Nvidia’s just hosted its quarterly earnings call and questions naturally arose regarding AMD Radeon boss Raja Koduri’s defection to Intel, heading up development of discrete graphics cards.
Unsurprisingly, Nvidia CEO Jen-Hsun Huang said AMD losing Koduri to Intel was a big loss, causing a significant drain in know-how from one of AMD’s most recognisable figures.
“First of all, Raja leaving AMD is a great loss for AMD,” said Jen-Hsun, “and it’s a recognition by Intel probably that the GPU is just incredibly, incredibly important right now.” It was of course only a matter of weeks ago that Jen-Hsun Huang claimed GPUs would eventually replace CPUs entirely, and Intel’s recent market movements only serve to substantiate these claims.

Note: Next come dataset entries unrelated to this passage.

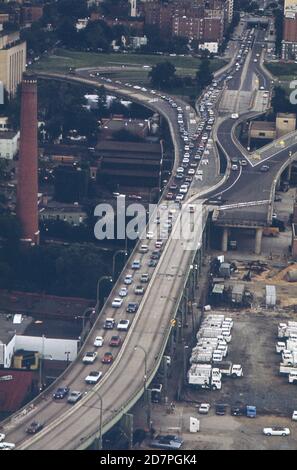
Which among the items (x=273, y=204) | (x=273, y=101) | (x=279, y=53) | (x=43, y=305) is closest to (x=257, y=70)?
(x=279, y=53)

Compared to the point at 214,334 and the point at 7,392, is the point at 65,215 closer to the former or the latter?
the point at 214,334

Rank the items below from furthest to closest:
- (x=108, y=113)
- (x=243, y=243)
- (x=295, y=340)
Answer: (x=108, y=113)
(x=243, y=243)
(x=295, y=340)

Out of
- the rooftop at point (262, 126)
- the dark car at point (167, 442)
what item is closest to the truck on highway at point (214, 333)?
the dark car at point (167, 442)

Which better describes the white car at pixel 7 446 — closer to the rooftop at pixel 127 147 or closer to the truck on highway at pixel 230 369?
the truck on highway at pixel 230 369

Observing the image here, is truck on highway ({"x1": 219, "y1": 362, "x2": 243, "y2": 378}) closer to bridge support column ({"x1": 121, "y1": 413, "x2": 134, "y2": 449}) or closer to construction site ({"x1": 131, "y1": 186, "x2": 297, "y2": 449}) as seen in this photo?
construction site ({"x1": 131, "y1": 186, "x2": 297, "y2": 449})

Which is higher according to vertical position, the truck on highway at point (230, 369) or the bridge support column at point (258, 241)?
the truck on highway at point (230, 369)

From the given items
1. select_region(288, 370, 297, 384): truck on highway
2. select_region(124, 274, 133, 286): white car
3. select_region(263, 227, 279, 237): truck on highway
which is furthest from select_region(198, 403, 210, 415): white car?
select_region(263, 227, 279, 237): truck on highway
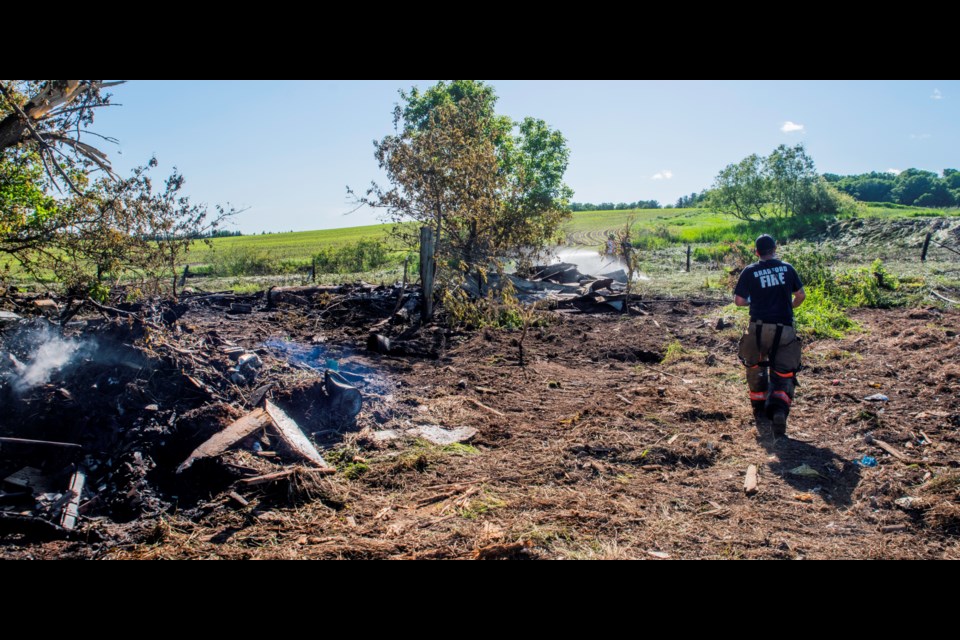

Essentially starting from scratch, Intel has its work cut out to drag itself level with Nvidia GeForce and AMD Radeon, both of which are firmly entrenched in the GPU industry and in gamer mindshare. “So when you think about it from that perspective, it’s just an enormous undertaking,” said Jen-Hsun. “Arguably the most significant undertaking of any processor in the world today.”
He estimates a typical GPU generation takes three years to build, while Nvidia continually maps five years ahead. They’ve also got 5000 engineers working on GPU software alone. Intel’s got to do all of this from a standing start, while Nvidia is packing decades of experience.
It’s going to be interesting to see how this is going to pan out. Intel has got near limitless resources and the inside knowledge from Raja Koduri, but it’s playing catch up to two huge players in the graphics card industry.